Written request: Rewrite the rows starting with the line that contains "How far is the" and going on through the end of the rows, replacing "kayaker" with "paddler" and leaving everything else unchanged.

Items:
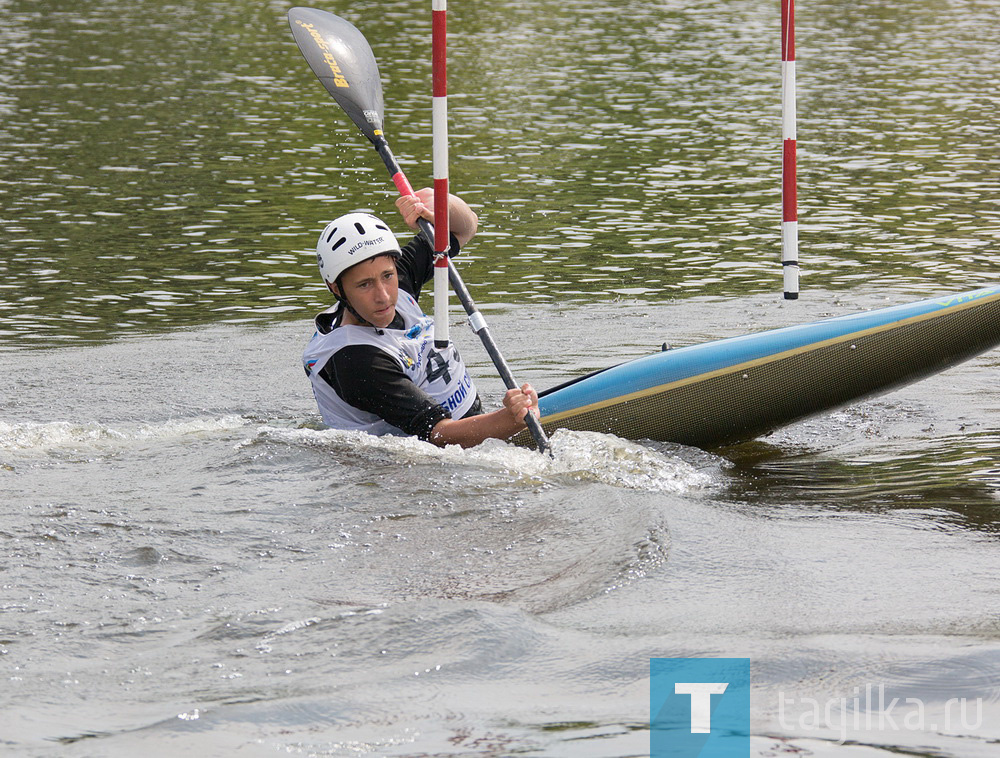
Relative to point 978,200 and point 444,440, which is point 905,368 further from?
point 978,200

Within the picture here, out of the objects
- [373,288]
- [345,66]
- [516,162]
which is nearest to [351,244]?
[373,288]

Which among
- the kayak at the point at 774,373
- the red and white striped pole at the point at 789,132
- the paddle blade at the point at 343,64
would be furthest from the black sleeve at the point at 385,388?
the red and white striped pole at the point at 789,132

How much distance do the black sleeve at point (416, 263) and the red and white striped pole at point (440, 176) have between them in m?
0.39

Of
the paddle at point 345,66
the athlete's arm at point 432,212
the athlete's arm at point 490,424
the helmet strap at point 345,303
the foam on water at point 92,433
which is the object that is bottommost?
the foam on water at point 92,433

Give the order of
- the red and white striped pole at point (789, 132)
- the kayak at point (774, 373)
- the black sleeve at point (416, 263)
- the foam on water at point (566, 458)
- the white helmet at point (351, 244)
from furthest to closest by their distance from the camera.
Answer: the red and white striped pole at point (789, 132) → the black sleeve at point (416, 263) → the kayak at point (774, 373) → the foam on water at point (566, 458) → the white helmet at point (351, 244)

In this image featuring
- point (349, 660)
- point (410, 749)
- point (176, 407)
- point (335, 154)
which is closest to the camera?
point (410, 749)

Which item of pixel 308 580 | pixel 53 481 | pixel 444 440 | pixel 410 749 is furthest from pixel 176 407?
pixel 410 749

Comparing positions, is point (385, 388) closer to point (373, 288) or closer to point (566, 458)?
point (373, 288)

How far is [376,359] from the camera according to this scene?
570cm

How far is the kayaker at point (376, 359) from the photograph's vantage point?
223 inches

The result:
How far is the paddler at point (376, 359) from the photograph's vantage point?
223 inches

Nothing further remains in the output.